Concept No. 5: Consider modifying progress-toward-degree requirements.

Rationale: Progress-toward-degree standards ensure that student-athletes are earning degree applicable credits and appropriately progressing toward a degree. Part of embedding academic success as a first expectation is to ensure that progress-toward-degree standards support continued progress toward a degree and ultimately graduation.

Points to Consider:

  • Current progress-toward-degree standards require a minimum grade-point average, earning of a percentage of a degree and the passing of a minimum number of hours in a given semester and year.

  • Currently there are limited instances where NCAA legislation differs based on sport.

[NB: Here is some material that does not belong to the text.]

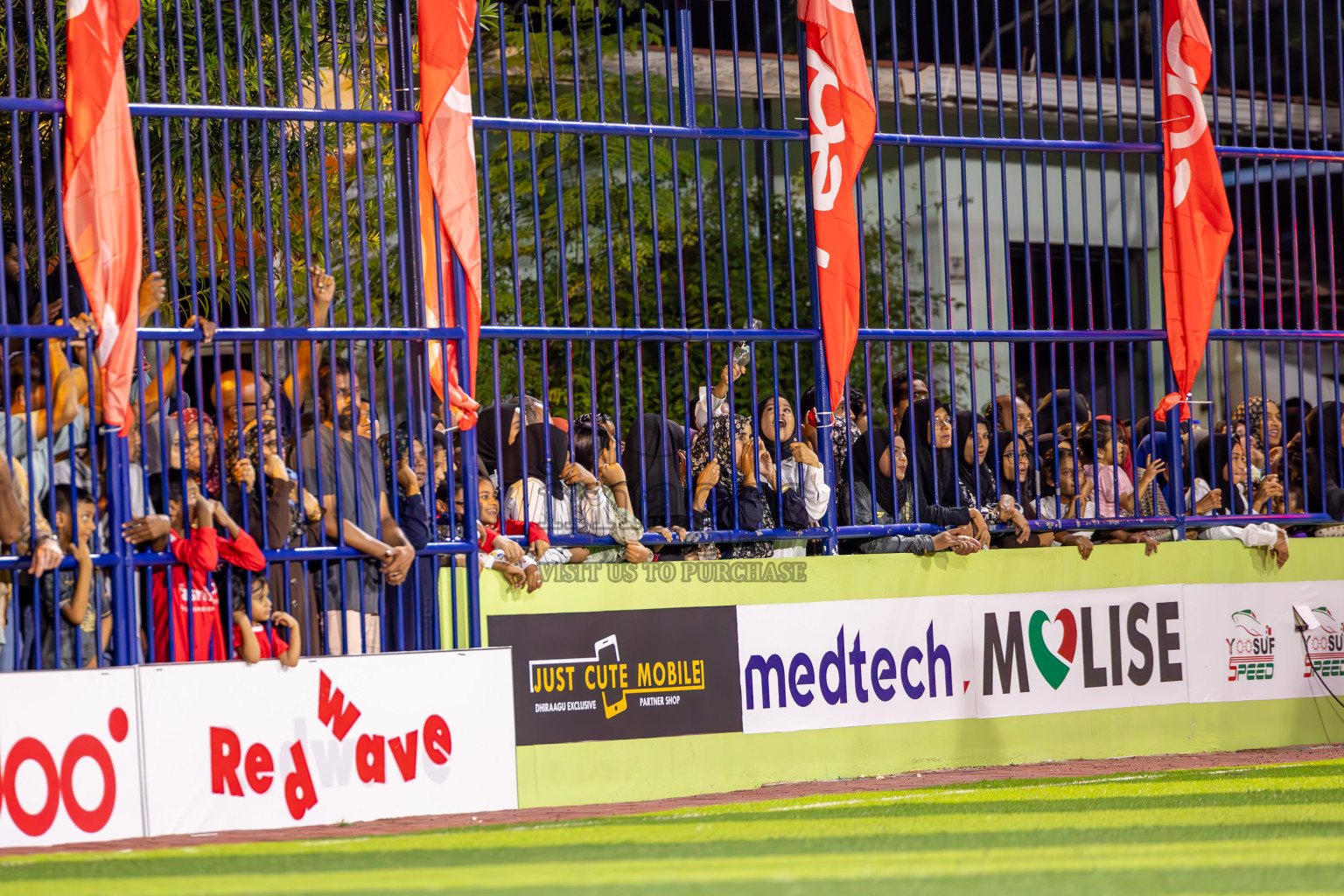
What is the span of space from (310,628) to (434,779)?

  1. Do the current standards adequately progress a student-athlete toward achieving a degree?


  2. Why or why not?

    It is a very good policy and program that facilitates moving our student-athletes to degree completion within five years or less. However, consideration should be given to modifying the current standards to allow more academic flexibility for high-achieving
    students. One size does not fit all. Students who are taking and successfully completing academically rigorous coursework should be able to structure class schedules in a manner so as to provide them with the best academic experience. This might mean taking a required research seminar in the summer when the student-athlete has more time or taking several classes toward a minor in a single semester; however, current PTD requirements could limit a student-athlete’s
    academic choices. Some possible options could include authorizing the following:

    • A student-athlete who is on a 4-year graduation track (50% after 2 years, 75% after 3 years) and/or with a certain GPA could be allowed to apply hours from any degree program (not only hours applicable to that student-athlete’s degree program) to meet PTD requirements; or

    • A student-athlete who is on a 4-year graduation track (50% after 2 years, 75% after 3 years) and/or with a certain GPA could be allowed to use hours toward any institutionally recognized academic credential (e.g. minor, concentration, certificate program) to meet PTD requirements.

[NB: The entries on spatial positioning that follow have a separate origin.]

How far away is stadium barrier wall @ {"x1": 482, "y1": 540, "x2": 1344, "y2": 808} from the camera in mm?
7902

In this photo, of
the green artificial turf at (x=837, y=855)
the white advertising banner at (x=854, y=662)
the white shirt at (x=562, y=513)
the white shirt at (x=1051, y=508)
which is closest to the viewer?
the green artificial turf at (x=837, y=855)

  3. Should the current grade-point average minimum that requires a percentage of the grade-point average needed for graduation be simplified and require a 2.000 minimum each year?


  4. Why or why not?

    The current policy facilitates movement toward a degree within five years or less and allows incoming students to explore various majors to a limited extent in the first year or so of studies. Also, institutional policies on academic probation/suspension often are more rigorous.

  5. Should the nine-hour requirement that is currently in place for football student-athletes be extended to all sports?


  6. Why or why not?

    Although favored by some FBS FARs, many FBS FARs dispute its value for football. Additionally, the current football policy with its inconsistent and difficult to monitor approach to recapturing lost games and inclusion of a one-time exception is not a model that many FBS FARs favor.

  7. Are the current percentage-of-degree benchmarks appropriate?


  8. Why or why not?

    The policy facilitates moving our student-athletes to degree completion within five years or less.